### Work to be completed
Reproduce the items below word for word, from the line containing "Taking the drooping" through the last line of the items, both ends included.

_ _ _ _

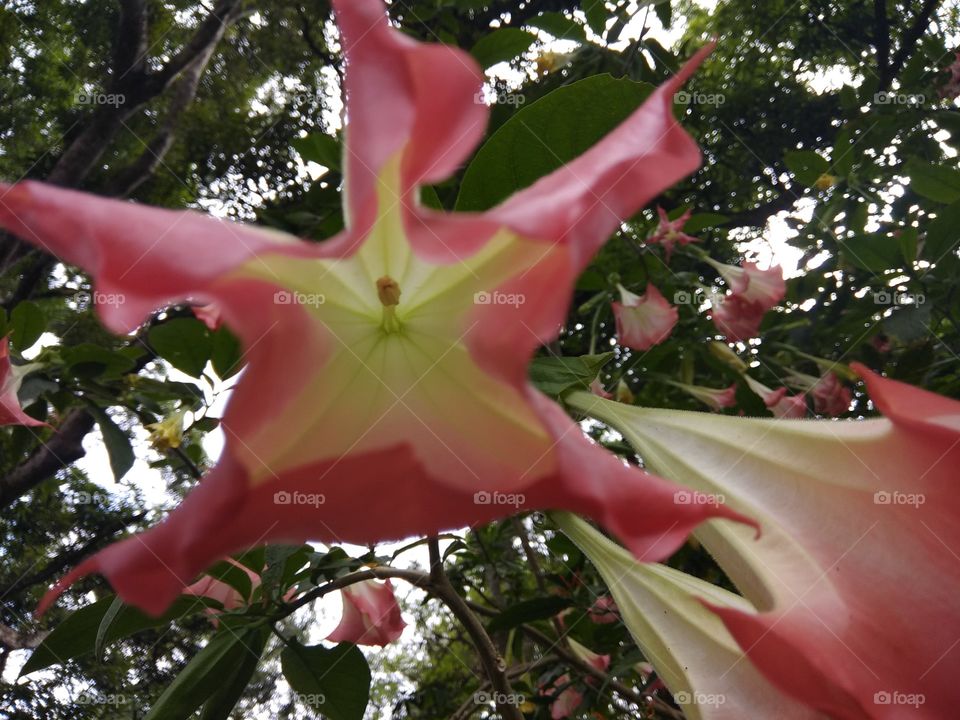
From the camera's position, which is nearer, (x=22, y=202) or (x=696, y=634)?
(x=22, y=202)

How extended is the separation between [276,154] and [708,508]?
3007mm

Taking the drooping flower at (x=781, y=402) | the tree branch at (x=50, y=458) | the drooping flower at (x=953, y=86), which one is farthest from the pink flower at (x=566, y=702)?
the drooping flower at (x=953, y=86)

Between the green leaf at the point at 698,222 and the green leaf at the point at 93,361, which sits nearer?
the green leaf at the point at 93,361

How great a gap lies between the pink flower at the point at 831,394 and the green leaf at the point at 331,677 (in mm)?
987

_ _ _ _

### Output
Taking the drooping flower at (x=781, y=402) | the tree branch at (x=50, y=458) | the drooping flower at (x=953, y=86), which one is farthest from the pink flower at (x=566, y=702)?
the drooping flower at (x=953, y=86)

Between the green leaf at the point at 698,222 and the green leaf at the point at 93,361, which sits nearer?
the green leaf at the point at 93,361

How great a gap lies between the pink flower at the point at 831,394 and the green leaf at the point at 331,677 (in mm)?
987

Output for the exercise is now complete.